La concurrence contre l’harmonisation

, par HUSSON Michel

Que peut-il se passer dans un ensemble où coexistent des pays à niveaux de productivité et de salaires très différents ? A cette question-clé du débat sur la Constitution, il y a deux manières de répondre : la mise en concurrence, ou l’harmonisation. Le scénario de l’harmonisation s’appuie sur un rattrapage de productivité dans les pays où elle est inférieure, avec effet d’entraînement sur les salaires. Les écarts initiaux se réduisent, et il y a convergence vers le haut. Au lieu de se concentrer sur les branches où l’argument du coût salarial est prépondérant, les pays concernés « remontent les filières » et les spécialisations tendent elles aussi à converger.

Mais ce processus n’est pas automatique : il ne s’enclenche que si certaines conditions doivent être respectées. Il faut que les pays conservent une latitude de progression plus rapide des prix qui accompagne le rattrapage de productivité, et qu’ils bénéficient de transferts aidant à soutenir la convergence. Il faut ensuite que soit établie une norme de progression salariale en fonction de la productivité, ce qui passe le plus souvent par des luttes sociales. Ces faits stylisés peuvent être illustrés par l’entrée dans l’Europe des pays méditerranéens (Espagne, Portugal, Grèce).

En privilégiant la mise en concurrence, la logique néo-libérale qui sous-tend la construction européenne réellement existante fait obstacle à la mise en place d’un tel scénario. D’abord, elle ferme le robinet des transferts en limitant le budget européen et en interdisant la création de ressources nouvelles ou le recours à l’emprunt. Ensuite, elle fait de la stabilité des prix une priorité absolue, réduisant d’autant les possibilités d’ajustement. Les pays entrants se voient de fait appliquer les fameux critères de Maastricht, même si leurs monnaies ne sont pas entrées dans l’euro. Enfin, et surtout, l’option libérale s’oppose à toute norme en matière salariale et la liberté absolue des mouvements de capitaux exerce au contraire une très forte pression à la baisse.

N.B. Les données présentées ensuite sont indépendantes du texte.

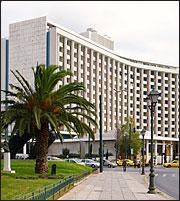 Alpha Bank: Εκλεισε η συμφωνία για το Hilton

Les effets de ce second scénario vont donc en sens inverse de l’harmonisation : la redistribution des gains de productivités aux salariés est bloquée par la pression concurrentielle, et la spécialisation régressive se reproduit. Il est essentiel de comprendre qu’une telle configuration est défavorable à l’ensemble des salariés, indépendamment du « classement » du pays où ils travaillent, car leur mise en concurrence généralisée bloque la progression des salaires aussi bien dans les pays riches que dans les pays pauvres. Les inégalités salariales se creusent, et la condition salariale est encore dégradée par les « réformes » des systèmes de protection sociale, eux aussi soumis à la concurrence. La répartition inégalitaire des richesses produites contribue à plomber la croissance et l’emploi, tandis que l’accumulation du capital est redéployée vers le reste du monde.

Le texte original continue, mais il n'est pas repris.